Author : Dave McKean
Publisher : Dark Horse Comics
Page : 140 pages
File Size : 49,12 MB
Release : 2022-05-10
Category : Comics & Graphic Novels
ISBN : 1506717535
New edition with bonus material by Dave McKean! Dark Horse proudly presents a new, second edition, of the graphic novel by legendary artist Dave McKean, based on the life of Paul Nash, a surrealist painter during World War 1. The Dreams of Paul Nash deals with real soldier's memoirs and all the stories add up to a moving piece about how war and extreme situations change us, how we deal with that pain, and, in Nash's case, how he responded by turning his landscapes into powerful and fantastical psychoscapes. The second edition of Black Dog: The Dreams of Paul Nash features a new cover by Dave McKean, along with 15 pages of new bonus material examining the creation of the book.
Author : Emma Chambers
Publisher : Tate
Page : 196 pages
File Size : 35,87 MB
Release : 2016
Category : Art
ISBN :
Published on the occasion of the exhibition Paul Nash, Tate Britain, London, 26 October 2016 - 5 March 2017.
Author : Nanette Norris
Publisher : Rowman & Littlefield
Page : 257 pages
File Size : 34,62 MB
Release : 2015-12-16
Category : History
ISBN : 1611478049
New Modernist Studies, while reviving and revitalizing modernist studies through lively, scholarly debate about historicity, aesthetics, politics, and genres, is struggling with important questions concerning the delineation that makes discussion fruitful and possible.

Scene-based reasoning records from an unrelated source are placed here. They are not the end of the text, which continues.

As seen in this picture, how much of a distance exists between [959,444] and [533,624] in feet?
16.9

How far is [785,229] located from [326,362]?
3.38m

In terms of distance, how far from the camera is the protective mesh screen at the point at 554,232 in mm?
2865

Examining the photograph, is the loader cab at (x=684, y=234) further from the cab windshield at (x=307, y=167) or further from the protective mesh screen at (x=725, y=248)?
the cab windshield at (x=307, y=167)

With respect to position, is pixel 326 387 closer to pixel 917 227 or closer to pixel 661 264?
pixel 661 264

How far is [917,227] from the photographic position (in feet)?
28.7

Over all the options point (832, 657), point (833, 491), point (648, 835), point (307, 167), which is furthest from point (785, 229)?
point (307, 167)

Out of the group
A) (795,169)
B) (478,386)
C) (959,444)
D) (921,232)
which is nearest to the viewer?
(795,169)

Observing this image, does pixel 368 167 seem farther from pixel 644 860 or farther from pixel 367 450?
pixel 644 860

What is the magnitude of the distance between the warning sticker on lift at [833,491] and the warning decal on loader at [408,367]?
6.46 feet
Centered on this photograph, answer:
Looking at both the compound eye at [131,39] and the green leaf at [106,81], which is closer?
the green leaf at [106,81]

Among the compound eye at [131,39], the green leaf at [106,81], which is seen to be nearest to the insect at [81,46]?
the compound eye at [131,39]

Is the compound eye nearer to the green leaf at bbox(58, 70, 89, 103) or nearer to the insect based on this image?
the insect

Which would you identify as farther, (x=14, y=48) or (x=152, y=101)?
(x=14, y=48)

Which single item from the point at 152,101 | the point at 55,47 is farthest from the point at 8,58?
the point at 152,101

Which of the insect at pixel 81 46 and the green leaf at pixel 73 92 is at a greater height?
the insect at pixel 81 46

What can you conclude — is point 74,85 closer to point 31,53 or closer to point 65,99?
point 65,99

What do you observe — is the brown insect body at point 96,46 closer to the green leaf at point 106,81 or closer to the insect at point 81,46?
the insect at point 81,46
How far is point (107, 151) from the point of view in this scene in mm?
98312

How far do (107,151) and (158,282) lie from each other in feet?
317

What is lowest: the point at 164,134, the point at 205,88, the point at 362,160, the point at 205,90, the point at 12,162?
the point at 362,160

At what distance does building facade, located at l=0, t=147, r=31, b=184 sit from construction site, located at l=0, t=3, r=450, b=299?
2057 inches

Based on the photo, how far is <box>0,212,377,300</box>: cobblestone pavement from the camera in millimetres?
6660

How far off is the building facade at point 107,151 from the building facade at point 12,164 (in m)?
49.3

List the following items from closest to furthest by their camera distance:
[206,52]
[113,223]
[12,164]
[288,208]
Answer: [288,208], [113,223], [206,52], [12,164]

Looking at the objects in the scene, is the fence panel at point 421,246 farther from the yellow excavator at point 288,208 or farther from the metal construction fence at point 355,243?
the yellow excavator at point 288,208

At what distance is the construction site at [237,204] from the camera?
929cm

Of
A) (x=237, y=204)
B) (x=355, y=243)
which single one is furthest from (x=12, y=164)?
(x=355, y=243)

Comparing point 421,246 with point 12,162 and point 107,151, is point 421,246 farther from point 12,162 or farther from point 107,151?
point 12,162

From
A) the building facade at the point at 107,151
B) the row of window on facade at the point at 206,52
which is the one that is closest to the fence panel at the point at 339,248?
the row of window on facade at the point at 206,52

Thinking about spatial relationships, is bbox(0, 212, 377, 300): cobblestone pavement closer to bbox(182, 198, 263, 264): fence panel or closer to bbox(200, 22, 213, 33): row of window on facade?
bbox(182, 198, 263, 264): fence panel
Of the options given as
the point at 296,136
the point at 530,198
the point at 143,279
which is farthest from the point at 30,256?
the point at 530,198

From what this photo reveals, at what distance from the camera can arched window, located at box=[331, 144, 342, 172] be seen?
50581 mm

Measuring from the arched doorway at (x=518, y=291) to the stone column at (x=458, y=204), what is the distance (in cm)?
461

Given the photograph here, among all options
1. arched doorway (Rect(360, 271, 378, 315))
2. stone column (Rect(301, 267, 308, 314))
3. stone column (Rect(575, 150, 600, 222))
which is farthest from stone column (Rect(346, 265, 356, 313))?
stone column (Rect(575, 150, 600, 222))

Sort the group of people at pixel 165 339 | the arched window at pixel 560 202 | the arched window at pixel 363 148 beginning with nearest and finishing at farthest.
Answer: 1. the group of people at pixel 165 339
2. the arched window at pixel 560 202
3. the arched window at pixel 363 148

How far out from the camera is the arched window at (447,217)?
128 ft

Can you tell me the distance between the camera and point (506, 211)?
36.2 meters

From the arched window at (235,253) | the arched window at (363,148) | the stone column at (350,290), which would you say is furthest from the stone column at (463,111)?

This volume aims to explore and clarify the position of the so-called ‘core’ of literary modernism in its seminal engagement with the Great War. In studying the years of the Great War, we find ourselves once more studying ‘the giants,’ about whom there is so much more to say, as well as adding hitherto marginalized writers – and a few visual artists – to the canon. The contention here is that these war years were seminal to the development of a distinguishable literary practice which is called ‘modernism,’ but perhaps could be further delineated as ‘Great War modernism,’ a practice whose aesthetic merits can be addressed through formal analysis. This collection of essays offers new insight into canonical British/American/European modernism of the Great War period using the critical tools of contemporary, expansionist modernist studies. By focusing on war, and on the experience of the soldier and of those dealing with issues of war and survival, these studies link the unique forms of expression found in modernism with the fragmented, violent, and traumatic experience of the time.